## PASSAGE TO READ
[Start of section]

Sir David Attenborough was an inspiration to Irwin, according to his widow. When presenting a Lifetime Achievement Award to Attenborough after Irwin's death at the British National Television Awards on 31 October 2006, Terri Irwin said, 'If there's one person who directly inspired my husband it's the person being honoured tonight.... [Steve's] real, true love was conservation – and the influence of tonight's recipient in preserving the natural world has been immense'. Attenborough reciprocated by praising Irwin for introducing many to the natural world, saying, 'He taught them how wonderful and exciting it was[;] he was a born communicator'.

Sporting activities 
Irwin loved mixed martial arts competitions and trained with Greg Jackson in the fighting/grappling system of Gaidojutsu.

Like many Australians, he was an avid cricket fan. This was seen during his visit to Sri Lanka where he played cricket with some local children and said 'I love cricket' and 'It's a shame we have to go catch some snakes now'. This was seen during the Crocodile Hunter episode 'Island of the Snakes'.

Having grown up in Essendon, Irwin was a fan of the Essendon Bombers, an Australian rules football club in the Australian Football League. Irwin took part in an Australian Rules football promotion in Los Angeles as part of 'Australia Week' in early 2006. After his death, a picture of Irwin wearing a Bombers guernsey was shown by ESPN.com in their Bottom 10 ranking of the worst Division I FBS college football teams after Week 1 of the season in tribute to him.

Having lived in Queensland most of his life, Irwin was also a fan of rugby league. As a teenager, he played for the Caloundra Sharks as a second-rower, and as an adult he was known to be a passionate Brisbane Broncos fan and was involved with the club on several occasions. On one occasion after turning up to training he asked if he could tackle the largest player, Shane Webcke. Despite being thrown to the ground and looking like he'd been crushed he was jovial about the experience.

Irwin also supported rugby union, being a fan of the national team, the Wallabies. He once wore a Wallaby jersey during a demonstration at the zoo. A behind-the-scenes episode of The Crocodile Hunter showed Irwin and the crew finding a petrol station in a remote part of Namibia to watch the Wallabies defeat France in the 1999 Rugby World Cup Final.

Irwin was also a talented surfer.

Media campaigns 
Irwin was involved in several media campaigns. He enthusiastically joined with the Australian Quarantine and Inspection Service to promote Australia's strict quarantine requirements, with advertisements and posters featuring slogans such as, 'Quarantine Matters! Don't muck with it'. His payments for these advertising campaigns were directed into his wildlife fund.

In 2004, Irwin was appointed ambassador for The Ghan, the passenger train running from Adelaide to Alice Springs in the central Australian outback, when the line was extended all the way to Darwin on the northern coast that year. For some time he was sponsored by Toyota.

Irwin was a keen promoter for Australian tourism in general and Queensland tourism in particular. In 2002, the Australia Zoo was voted Queensland's top tourist attraction. His immense popularity in the United States meant he often promoted Australia as a tourist destination there. As a part of the United States' 'Australia Week' celebrations in January 2006, Irwin appeared at UCLA's Pauley Pavilion in Los Angeles, California.

[End of section]

## GIVEN MATERIAL

[Start of section]

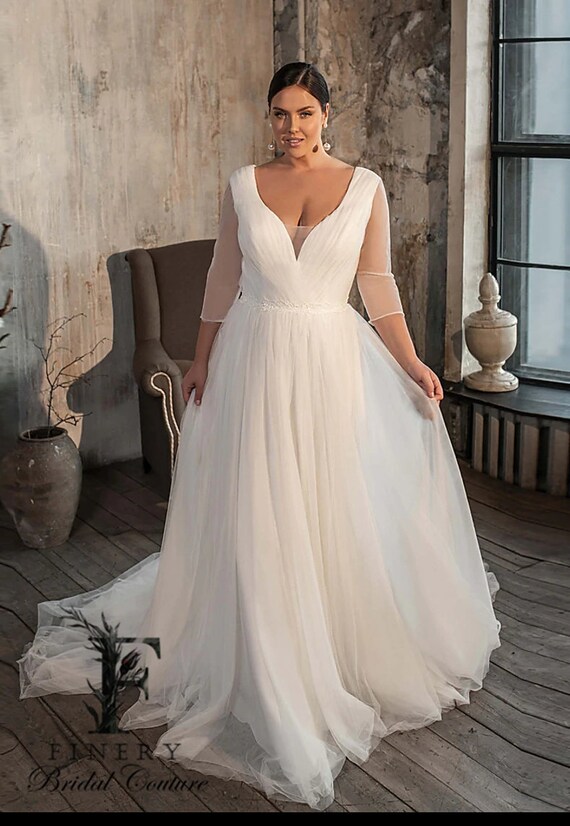 Three Quarter Sleeve Illusion Tulle 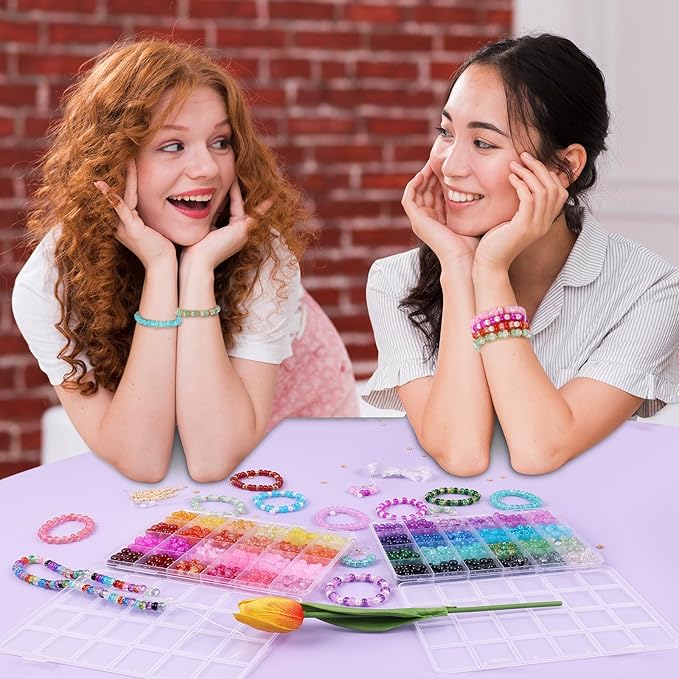 1380pcs Rondelle Glass Beads for Jewelry Making, 48 Colors Abacus Glass Beads for Bracelet,5x8mm Bracelet Making Kit with Gemstone Spacer Rondelle Beads for DIY Crafts Gifts (2 Box)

[End of section]

## THE PROBLEM
Write out the passage on Irwin between "Having lived in" and "about the experience.", inclusive, copying it exactly.

## TASK SOLUTION
Having lived in Queensland most of his life, Irwin was also a fan of rugby league. As a teenager, he played for the Caloundra Sharks as a second-rower, and as an adult he was known to be a passionate Brisbane Broncos fan and was involved with the club on several occasions. On one occasion after turning up to training he asked if he could tackle the largest player, Shane Webcke. Despite being thrown to the ground and looking like he'd been crushed he was jovial about the experience.